The methods feed_forward and back_propagate are how we use the model to make predictions and run corrections, the details of how they work aren't too relevant to this POC.

The final difference is in the process layer struct, there is an extra field in there named data that contains the data that layer was fed from the latest feed forward, this is important to store when running back_propagate and we are making corrections.

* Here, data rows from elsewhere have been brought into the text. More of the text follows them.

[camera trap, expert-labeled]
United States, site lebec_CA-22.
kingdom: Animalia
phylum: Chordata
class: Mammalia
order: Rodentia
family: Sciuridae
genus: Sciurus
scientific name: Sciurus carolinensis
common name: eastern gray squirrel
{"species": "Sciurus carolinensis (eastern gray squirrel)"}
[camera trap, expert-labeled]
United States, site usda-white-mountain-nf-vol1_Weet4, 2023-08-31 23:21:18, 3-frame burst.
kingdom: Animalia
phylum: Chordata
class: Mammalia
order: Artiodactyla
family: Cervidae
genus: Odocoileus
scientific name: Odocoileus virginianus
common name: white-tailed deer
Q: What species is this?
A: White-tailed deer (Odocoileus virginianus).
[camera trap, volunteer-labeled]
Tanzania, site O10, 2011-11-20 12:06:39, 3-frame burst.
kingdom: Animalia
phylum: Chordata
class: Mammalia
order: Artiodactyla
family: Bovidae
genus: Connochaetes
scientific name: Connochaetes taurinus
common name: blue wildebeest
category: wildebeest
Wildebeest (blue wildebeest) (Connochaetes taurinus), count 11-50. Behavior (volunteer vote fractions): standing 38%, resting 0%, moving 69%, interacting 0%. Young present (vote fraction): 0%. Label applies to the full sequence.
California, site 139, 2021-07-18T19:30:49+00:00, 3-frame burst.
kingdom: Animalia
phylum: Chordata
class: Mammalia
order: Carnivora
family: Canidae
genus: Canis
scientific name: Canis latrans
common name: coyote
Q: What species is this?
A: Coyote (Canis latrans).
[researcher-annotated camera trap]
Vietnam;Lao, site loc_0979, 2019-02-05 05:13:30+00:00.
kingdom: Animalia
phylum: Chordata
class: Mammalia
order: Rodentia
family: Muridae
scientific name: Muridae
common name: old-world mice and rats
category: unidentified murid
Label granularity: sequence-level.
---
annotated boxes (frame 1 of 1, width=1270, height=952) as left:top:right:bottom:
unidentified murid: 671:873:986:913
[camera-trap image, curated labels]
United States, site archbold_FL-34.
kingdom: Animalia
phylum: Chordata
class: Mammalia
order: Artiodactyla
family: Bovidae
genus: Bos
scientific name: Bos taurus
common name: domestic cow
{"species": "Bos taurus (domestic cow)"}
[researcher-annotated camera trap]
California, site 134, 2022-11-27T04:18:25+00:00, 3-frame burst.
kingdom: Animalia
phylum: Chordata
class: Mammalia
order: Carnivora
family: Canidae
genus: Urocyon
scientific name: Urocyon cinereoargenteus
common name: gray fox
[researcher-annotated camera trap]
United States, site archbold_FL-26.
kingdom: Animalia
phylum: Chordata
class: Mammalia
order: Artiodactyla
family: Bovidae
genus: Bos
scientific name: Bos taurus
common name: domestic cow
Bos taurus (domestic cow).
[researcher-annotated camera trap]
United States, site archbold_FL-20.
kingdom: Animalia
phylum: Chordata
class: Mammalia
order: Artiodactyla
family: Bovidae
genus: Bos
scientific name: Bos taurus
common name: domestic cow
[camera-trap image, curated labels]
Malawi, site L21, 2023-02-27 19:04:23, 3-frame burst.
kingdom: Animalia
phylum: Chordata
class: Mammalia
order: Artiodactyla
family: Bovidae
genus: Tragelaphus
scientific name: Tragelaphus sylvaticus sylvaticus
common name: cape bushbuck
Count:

pub struct ProcessLayer<const ROWS: usize, const COLS: usize, const END_S: usize, T: Layer<ROWS, END_S>> {
    pub next: T,
    pub weights: Matrix<ROWS, COLS>,
    pub biases: Matrix<ROWS, 1>,
    pub data: Matrix<COLS, 1>
}

Using the POC

To instantiate the proof of concept network, this is similar to the example from the types example above just that we need to specify the final layer size in all of our layers until the end layer, for instance a 2, 3, 1 neural network like the example above is:

let mut network: ProcessLayer<3, 2, 1, ProcessLayer<1, 3, 1, EndLayer<1>>> = 
    ProcessLayer::new(ProcessLayer::new(EndLayer()));

We can then set up some simple training data, for instance we can try to predict the output of a 2 input XOR gate, this has 4 possible states so we just need 4 data sets;

let inputs: [[f64; 2]; 4] = [
    [0.0, 0.0], [0.0, 1.0],
    [1.0, 0.0], [1.0, 1.0],
];
let targets: [[f64; 1]; 4] = [ [0.0], [1.0], [1.0], [0.0], ];

We can then feed this into our network above using the train method, specifying a learning rate, the number of epochs (the number of times it will try to predict the data and go back and make corrections), and an activation function (a sigmoid activation function is provided). In this case we specify a learning rate of 0.5 and 10,000 epochs.

network.train(0.5, inputs, targets, 10_000, &SIGMOID);

Awesome, now we can see how our neural network did using the predict method and specifying the same activation function and giving it some data:

println!("0 and 0: {:?}", network.predict([0.0, 0.0], &SIGMOID));
println!("1 and 0: {:?}", network.predict([1.0, 0.0], &SIGMOID));
println!("0 and 1: {:?}", network.predict([0.0, 1.0], &SIGMOID));
println!("1 and 1: {:?}", network.predict([1.0, 1.0], &SIGMOID));

We should see the outputs along the lines of:

0 and 0: [0.009464095466212581]
1 and 0: [0.9878240431204596]
0 and 1: [0.9878248964508319]
1 and 1: [0.014166198831006123]

Great! Neural networks are never 100% certain so this is expected.